Durante o ato desta terça, os trabalhadores interromperam por alguns minutos o trânsito nos quatro pontos do cruzamento da Avenida Floriano Peixoto, para divulgar para toda a população os motivos da greve.

“É mentira dizer que a campanha de imunização foi prejudicada pela greve da saúde, a vacinação foi prejudicada porque falta geladeira e falta vacina nas unidades.
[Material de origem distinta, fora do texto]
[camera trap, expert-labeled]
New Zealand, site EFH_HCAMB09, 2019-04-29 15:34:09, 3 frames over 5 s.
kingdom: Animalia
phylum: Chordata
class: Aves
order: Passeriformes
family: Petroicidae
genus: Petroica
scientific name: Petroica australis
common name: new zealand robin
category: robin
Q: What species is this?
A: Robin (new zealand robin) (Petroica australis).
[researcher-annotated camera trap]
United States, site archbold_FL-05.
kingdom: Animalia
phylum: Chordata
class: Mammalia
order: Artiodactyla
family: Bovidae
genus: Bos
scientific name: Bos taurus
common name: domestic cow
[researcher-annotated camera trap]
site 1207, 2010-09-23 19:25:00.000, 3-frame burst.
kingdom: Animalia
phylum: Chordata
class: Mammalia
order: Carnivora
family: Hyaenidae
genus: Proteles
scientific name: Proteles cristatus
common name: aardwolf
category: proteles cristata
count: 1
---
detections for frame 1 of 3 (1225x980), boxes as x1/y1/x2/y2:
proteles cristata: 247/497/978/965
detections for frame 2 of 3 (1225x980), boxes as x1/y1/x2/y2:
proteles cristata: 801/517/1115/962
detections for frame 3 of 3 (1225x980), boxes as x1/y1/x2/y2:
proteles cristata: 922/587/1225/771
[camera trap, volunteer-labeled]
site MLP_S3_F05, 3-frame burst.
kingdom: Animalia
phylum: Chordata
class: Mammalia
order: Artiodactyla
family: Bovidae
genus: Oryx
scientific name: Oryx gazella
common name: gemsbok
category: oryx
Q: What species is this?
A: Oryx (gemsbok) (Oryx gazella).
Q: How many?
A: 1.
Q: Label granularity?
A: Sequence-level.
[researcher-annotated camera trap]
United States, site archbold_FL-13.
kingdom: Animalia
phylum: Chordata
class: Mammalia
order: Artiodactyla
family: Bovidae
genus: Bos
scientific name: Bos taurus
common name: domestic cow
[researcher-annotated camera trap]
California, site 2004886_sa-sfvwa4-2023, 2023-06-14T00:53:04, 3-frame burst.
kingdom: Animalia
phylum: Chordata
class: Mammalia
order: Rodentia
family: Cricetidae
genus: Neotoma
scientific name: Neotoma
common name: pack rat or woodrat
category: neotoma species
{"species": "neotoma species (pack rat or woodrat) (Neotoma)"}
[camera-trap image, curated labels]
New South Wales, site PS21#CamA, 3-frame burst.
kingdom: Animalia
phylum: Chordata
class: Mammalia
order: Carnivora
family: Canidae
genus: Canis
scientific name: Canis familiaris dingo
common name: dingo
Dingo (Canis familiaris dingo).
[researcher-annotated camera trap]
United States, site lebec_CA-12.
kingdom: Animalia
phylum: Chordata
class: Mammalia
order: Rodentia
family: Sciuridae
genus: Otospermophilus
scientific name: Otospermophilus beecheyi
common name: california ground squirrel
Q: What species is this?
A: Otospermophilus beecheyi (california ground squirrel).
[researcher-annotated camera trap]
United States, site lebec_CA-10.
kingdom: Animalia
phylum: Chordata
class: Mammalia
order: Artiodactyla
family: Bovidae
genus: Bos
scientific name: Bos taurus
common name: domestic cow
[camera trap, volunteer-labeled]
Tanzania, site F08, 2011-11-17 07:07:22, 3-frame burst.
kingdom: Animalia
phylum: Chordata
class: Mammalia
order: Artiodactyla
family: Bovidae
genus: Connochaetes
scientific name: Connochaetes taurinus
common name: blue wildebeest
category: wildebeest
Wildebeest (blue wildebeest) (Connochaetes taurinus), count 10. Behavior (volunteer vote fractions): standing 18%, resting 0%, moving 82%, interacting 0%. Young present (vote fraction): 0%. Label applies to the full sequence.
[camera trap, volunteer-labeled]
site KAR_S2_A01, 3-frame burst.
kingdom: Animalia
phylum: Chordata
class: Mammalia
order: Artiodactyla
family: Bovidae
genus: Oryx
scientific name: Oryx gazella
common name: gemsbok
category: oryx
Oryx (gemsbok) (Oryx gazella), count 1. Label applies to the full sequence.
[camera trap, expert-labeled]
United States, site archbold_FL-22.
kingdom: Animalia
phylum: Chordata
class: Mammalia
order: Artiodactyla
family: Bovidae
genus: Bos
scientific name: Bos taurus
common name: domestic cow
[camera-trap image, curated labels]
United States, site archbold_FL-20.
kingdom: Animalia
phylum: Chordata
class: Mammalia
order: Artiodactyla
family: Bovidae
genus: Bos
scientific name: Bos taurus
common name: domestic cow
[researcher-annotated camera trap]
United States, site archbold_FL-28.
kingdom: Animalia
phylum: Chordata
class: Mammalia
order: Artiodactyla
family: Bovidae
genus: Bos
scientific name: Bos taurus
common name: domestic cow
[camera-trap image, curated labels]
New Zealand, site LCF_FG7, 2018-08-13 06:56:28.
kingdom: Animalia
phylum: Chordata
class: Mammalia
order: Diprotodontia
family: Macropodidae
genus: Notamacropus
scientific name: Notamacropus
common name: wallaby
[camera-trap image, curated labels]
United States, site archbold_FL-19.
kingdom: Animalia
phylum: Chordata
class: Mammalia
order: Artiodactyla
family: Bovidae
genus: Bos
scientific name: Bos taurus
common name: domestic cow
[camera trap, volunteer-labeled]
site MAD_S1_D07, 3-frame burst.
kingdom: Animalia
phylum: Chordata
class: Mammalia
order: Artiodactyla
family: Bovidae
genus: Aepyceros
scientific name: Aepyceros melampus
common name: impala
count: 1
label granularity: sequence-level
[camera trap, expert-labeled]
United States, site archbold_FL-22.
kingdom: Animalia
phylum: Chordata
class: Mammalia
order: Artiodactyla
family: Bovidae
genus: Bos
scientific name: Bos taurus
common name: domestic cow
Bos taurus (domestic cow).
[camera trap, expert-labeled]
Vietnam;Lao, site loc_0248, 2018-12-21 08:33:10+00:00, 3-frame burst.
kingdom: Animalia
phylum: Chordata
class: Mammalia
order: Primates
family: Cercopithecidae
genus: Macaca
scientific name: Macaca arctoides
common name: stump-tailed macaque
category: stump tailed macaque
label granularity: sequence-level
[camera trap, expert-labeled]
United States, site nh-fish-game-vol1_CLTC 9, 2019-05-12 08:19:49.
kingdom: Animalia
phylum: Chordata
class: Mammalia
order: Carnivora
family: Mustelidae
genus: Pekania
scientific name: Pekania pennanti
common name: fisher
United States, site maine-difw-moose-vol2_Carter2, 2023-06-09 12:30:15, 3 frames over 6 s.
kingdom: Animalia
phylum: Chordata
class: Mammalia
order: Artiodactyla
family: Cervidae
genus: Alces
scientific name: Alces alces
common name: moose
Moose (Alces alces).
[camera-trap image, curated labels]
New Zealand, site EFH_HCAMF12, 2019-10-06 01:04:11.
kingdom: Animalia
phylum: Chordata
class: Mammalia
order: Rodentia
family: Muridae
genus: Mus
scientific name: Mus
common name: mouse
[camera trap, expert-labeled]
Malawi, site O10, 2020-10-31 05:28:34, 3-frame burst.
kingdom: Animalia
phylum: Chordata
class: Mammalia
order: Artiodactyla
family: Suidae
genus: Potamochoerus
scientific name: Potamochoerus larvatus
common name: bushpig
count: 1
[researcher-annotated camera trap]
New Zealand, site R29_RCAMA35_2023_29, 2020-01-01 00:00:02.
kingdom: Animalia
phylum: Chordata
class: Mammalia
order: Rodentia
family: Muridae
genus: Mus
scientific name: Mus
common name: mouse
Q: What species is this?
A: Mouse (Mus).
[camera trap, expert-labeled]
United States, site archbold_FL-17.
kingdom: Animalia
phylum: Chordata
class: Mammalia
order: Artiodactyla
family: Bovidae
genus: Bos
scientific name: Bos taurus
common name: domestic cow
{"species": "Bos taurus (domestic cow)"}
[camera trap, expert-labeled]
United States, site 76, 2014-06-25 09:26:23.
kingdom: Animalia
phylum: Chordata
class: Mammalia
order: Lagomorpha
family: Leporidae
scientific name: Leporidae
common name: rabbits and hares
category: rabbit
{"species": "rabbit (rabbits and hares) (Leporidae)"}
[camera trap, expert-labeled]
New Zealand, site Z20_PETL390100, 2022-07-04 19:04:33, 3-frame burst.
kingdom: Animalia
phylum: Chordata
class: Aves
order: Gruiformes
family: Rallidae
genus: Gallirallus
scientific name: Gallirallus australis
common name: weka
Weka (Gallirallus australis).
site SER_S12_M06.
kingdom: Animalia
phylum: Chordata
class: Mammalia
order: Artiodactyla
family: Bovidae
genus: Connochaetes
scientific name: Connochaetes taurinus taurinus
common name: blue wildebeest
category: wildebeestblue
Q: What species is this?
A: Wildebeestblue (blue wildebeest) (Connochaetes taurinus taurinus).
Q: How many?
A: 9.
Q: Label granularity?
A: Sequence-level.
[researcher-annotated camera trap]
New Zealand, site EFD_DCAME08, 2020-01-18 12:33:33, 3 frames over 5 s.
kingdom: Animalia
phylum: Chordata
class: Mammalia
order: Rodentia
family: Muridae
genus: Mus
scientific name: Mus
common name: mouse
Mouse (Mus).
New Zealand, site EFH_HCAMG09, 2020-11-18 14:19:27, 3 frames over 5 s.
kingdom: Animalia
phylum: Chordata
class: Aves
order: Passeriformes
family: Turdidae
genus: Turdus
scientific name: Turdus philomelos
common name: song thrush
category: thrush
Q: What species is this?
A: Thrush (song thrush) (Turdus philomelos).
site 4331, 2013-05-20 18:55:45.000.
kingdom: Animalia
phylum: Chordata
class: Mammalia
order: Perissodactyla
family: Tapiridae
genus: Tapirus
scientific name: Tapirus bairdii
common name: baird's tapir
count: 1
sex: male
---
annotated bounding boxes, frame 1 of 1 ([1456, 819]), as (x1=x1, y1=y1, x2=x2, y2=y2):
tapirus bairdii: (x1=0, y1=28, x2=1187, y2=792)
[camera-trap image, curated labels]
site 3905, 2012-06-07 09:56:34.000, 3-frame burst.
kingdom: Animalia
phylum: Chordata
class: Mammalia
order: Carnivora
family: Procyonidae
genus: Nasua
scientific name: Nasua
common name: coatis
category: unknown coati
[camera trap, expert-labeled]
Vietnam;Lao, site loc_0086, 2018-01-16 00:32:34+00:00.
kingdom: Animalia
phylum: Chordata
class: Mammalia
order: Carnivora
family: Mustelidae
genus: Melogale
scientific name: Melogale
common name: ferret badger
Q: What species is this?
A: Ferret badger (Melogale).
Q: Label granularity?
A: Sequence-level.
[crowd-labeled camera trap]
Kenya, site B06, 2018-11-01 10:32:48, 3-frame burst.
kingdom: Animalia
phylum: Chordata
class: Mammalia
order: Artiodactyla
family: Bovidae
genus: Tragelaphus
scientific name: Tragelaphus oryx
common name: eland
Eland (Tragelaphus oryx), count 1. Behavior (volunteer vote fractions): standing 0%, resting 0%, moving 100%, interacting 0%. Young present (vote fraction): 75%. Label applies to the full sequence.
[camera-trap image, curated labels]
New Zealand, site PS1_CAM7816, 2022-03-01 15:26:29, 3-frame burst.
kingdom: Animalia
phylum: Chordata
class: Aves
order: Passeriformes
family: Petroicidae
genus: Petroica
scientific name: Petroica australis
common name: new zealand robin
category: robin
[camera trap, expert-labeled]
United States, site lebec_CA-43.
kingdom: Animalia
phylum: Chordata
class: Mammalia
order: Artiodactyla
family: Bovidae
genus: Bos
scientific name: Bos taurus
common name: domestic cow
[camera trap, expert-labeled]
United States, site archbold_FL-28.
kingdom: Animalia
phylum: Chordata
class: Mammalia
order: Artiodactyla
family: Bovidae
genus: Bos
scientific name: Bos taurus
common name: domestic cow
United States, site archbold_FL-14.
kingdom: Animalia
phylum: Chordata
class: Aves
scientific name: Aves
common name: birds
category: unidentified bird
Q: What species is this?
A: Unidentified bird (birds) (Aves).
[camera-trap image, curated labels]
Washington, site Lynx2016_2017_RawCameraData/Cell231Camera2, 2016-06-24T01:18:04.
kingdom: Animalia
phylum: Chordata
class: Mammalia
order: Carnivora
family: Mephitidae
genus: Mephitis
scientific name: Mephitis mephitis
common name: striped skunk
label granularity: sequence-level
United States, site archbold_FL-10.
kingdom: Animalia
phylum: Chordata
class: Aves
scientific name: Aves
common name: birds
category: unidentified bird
Por isso nós continuamos ocupando as ruas, para denunciar o sucateamento dos serviços de saúde de Campina Grande”, esclareceu o vice-presidente do Sintab, Giovanni Pereira.

Foto: Ascom

Para o diretor de Comunicação do sindicato, Napoleão Maracajá, a gestão trata os servidores como inimigos. “Quem faz essa cidade acontecer são os servidores, mas o prefeito os trata como inimigos, não dialoga, não respeita, não chama para explicar pelo menos porque concedeu este reajuste ridículo de apenas 2%. São vários absurdos que nós continuaremos denunciando e vamos lutar para que a situação seja revertida”, pontuou.

Além da avaliar a greve até aqui, a assembleia da próxima quinta servirá para definir os próximos encaminhamentos da paralisação.